═════ Data supplied

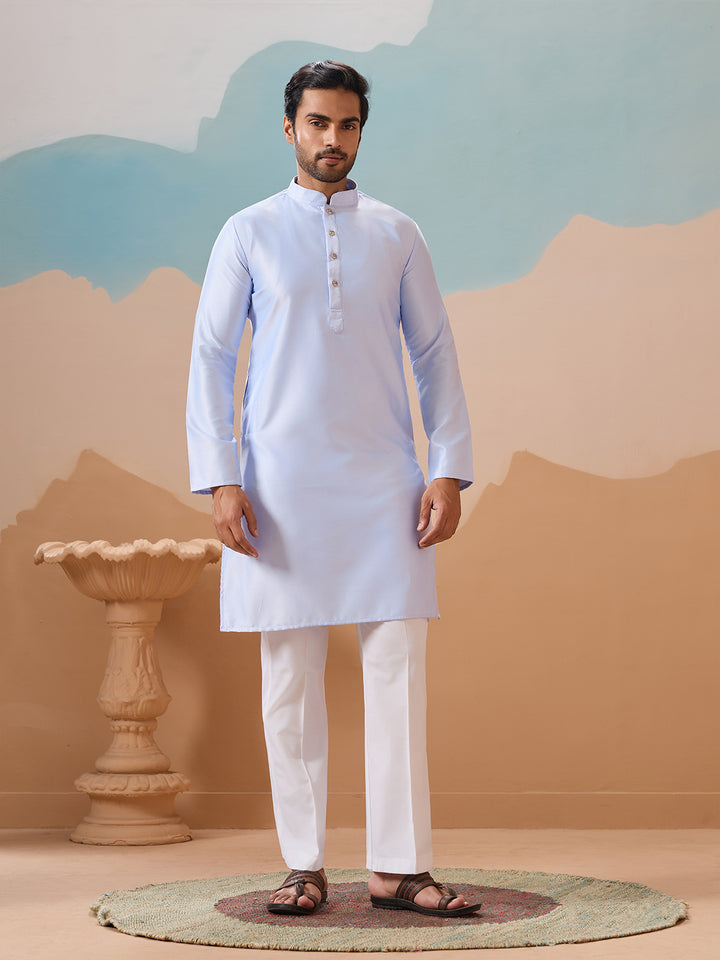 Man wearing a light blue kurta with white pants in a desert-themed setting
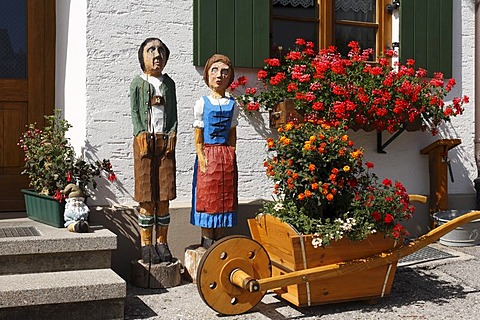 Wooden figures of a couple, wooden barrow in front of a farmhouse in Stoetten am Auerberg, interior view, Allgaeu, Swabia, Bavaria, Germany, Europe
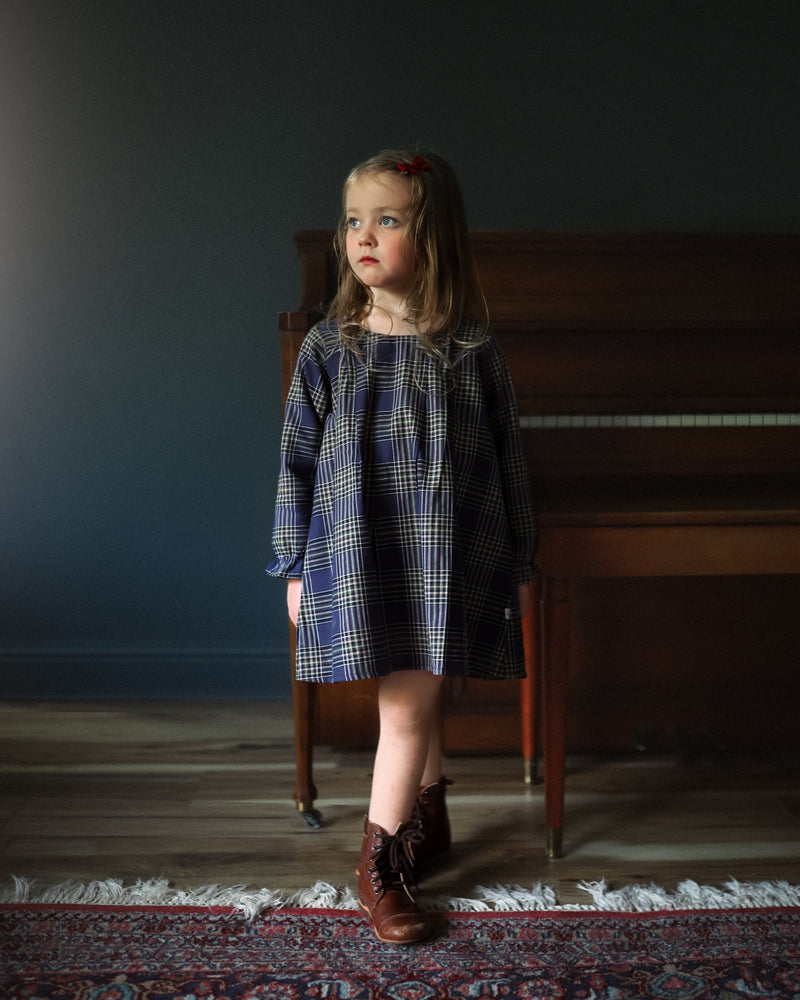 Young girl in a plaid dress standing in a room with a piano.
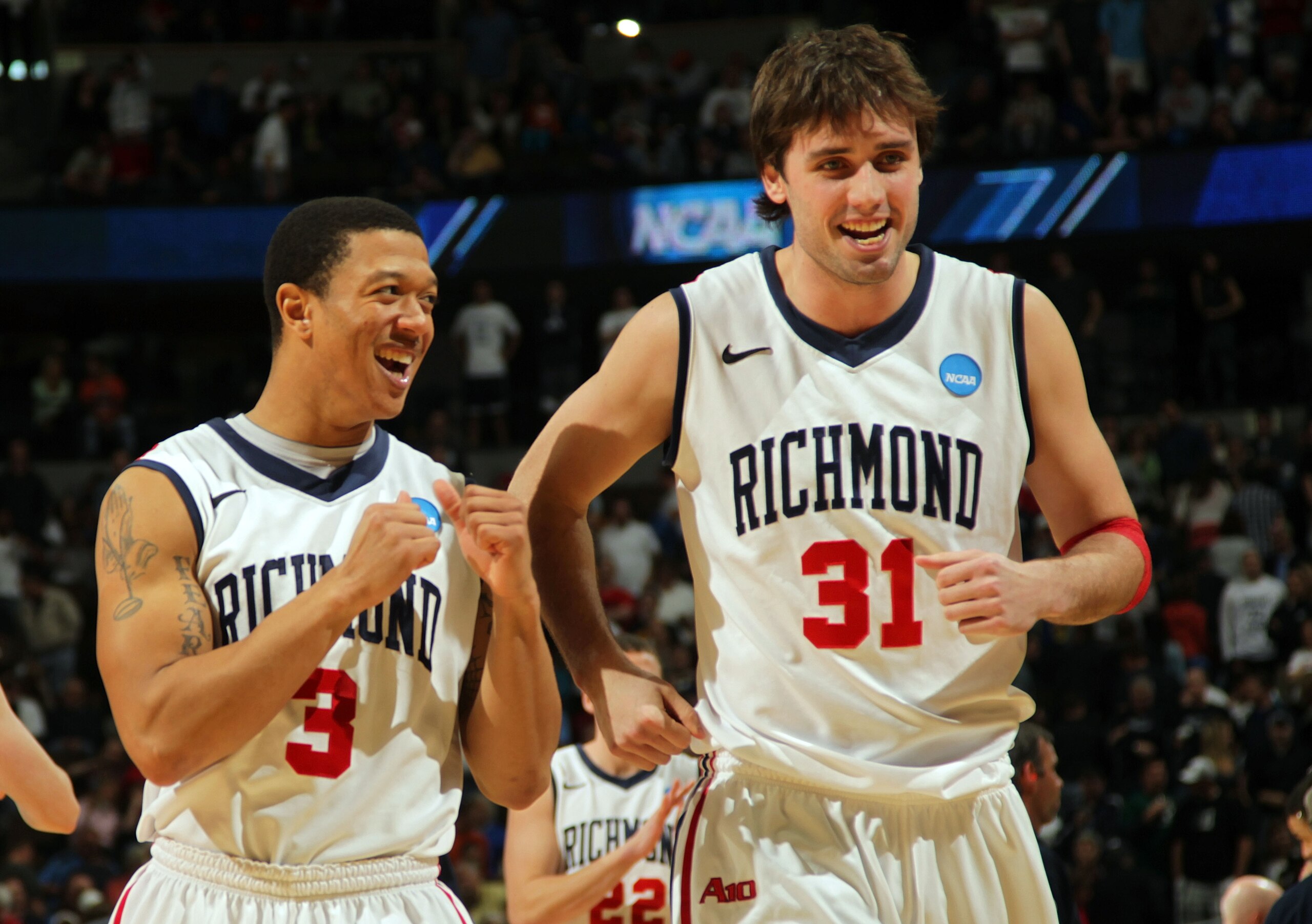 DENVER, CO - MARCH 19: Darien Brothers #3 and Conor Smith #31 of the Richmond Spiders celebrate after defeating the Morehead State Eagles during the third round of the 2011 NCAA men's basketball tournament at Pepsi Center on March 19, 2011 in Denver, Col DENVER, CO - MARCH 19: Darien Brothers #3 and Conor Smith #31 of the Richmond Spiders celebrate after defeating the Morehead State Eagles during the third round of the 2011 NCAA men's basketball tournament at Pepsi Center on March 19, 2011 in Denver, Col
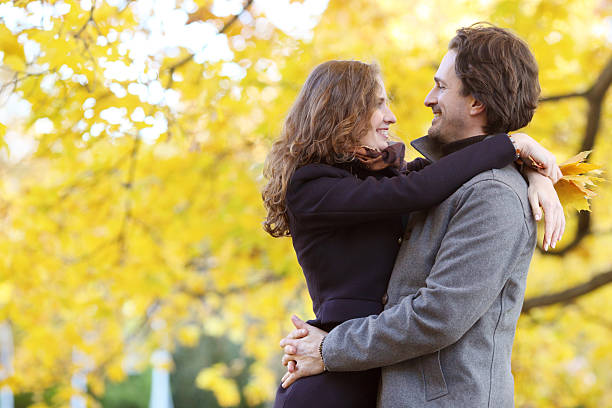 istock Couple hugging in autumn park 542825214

══════════

→ **Your instructions**: Treating the line with "Wooden figures of" as the last line to include, retype the records exactly from their first line, excluding pictures.

→ **Answer section**:
 Man wearing a light blue kurta with white pants in a desert-themed setting
 Wooden figures of a couple, wooden barrow in front of a farmhouse in Stoetten am Auerberg, interior view, Allgaeu, Swabia, Bavaria, Germany, Europe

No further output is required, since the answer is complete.